There are three main contributions in this thesis. The first contribution is to provide (i) a convex formulation to find the optimal combination matrix H for a given measurement set, and (ii) a Mixed-Integer Quadratic Programming (MIQP) methodology to select optimal measurement subsets that result in minimal steady state loss in the presence of disturbances. The methods provided in this thesis are exact for quadratic problems with linear measurement relations. The MIQP methods can handle additional structural constraints compared to the Branch and Bound (BAB) methods reported in literature for these problems. The MIQP methods are evaluated on a toy example, an evaporator example, a binary distillation column example with 41 stages and a Kaibel column example with 71 stages.
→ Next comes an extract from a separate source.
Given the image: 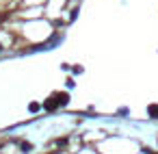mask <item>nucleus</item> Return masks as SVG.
<instances>
[{"mask_svg": "<svg viewBox=\"0 0 158 154\" xmlns=\"http://www.w3.org/2000/svg\"><path fill=\"white\" fill-rule=\"evenodd\" d=\"M56 104L59 106H65L67 104V93H56Z\"/></svg>", "mask_w": 158, "mask_h": 154, "instance_id": "nucleus-1", "label": "nucleus"}, {"mask_svg": "<svg viewBox=\"0 0 158 154\" xmlns=\"http://www.w3.org/2000/svg\"><path fill=\"white\" fill-rule=\"evenodd\" d=\"M56 106H59V104H56V100H54V98H50V100H48L46 102V111H56Z\"/></svg>", "mask_w": 158, "mask_h": 154, "instance_id": "nucleus-2", "label": "nucleus"}, {"mask_svg": "<svg viewBox=\"0 0 158 154\" xmlns=\"http://www.w3.org/2000/svg\"><path fill=\"white\" fill-rule=\"evenodd\" d=\"M22 150H24V152H30V143H22Z\"/></svg>", "mask_w": 158, "mask_h": 154, "instance_id": "nucleus-5", "label": "nucleus"}, {"mask_svg": "<svg viewBox=\"0 0 158 154\" xmlns=\"http://www.w3.org/2000/svg\"><path fill=\"white\" fill-rule=\"evenodd\" d=\"M147 113H150V117H158V104H150V106H147Z\"/></svg>", "mask_w": 158, "mask_h": 154, "instance_id": "nucleus-3", "label": "nucleus"}, {"mask_svg": "<svg viewBox=\"0 0 158 154\" xmlns=\"http://www.w3.org/2000/svg\"><path fill=\"white\" fill-rule=\"evenodd\" d=\"M28 111H30V113H37V111H39V104H37V102H30V104H28Z\"/></svg>", "mask_w": 158, "mask_h": 154, "instance_id": "nucleus-4", "label": "nucleus"}]
</instances>
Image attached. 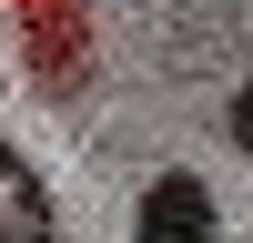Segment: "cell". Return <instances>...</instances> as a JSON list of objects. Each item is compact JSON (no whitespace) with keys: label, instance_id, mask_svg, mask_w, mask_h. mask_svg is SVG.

Second contribution is to develop convex approximation methods that incorporate structural constraints to improve the dynamic controllability properties, such as fast response, control loop localization and to reduce time delays between the manipulated variables (u) and the controlled variables (c). For these cases, H is structured, for example, decentralized H or triangular H. The decentralized H is to obtain c as combination of measurements of a individual process unit. These structured H cases in self-optimizing control are non-convex. Hence, we propose a few new ideas and convex approximation methods to obtain good upper bounds for these structured H problems. The proposed methods are evaluated on random cases, an evaporator case study and a binary distillation column case study with 41 stages.
Third contribution is to extend the self-optimizing control ideas to find optimal controlled variables in the regulatory layer. The regulatory layer is designed to facilitate stable operation, to regulate and to keep the operation in the linear operating range. The regulatory layer performance is quantified using the state drift criterion. Quantitative method for the regulatory layer selection with one, two or more closed loops is proposed to minimize the drift in states. The proposed quantitative methods are evaluated on a distillation column with 41 stages and a Kaibel column with 71 stages case studies.
To summarize, in self-optimizing control, for selecting the controlled variables c as linear combinations of measurements y, c = Hy, (a) we developed MIQP methods that belong to a convex sub class to find globally optimal H and optimal measurement subsets; (b) we developed convex approximation methods to find good upper bounds to find optimal decentralized/triangular H and optimal measurement subsets; (c) we extended the self-optimizing control concepts to find c in the regulatory layer and proposed a quantitative method that minimizes the state drift to arrive at optimal regulatory layer with 1, 2 or more closed loops.
In conclusion, we developed quantitative methods for controlled variables selection in both supervisory layer and regulatory control layer. We demonstrated the developed methods on a few representative case studies.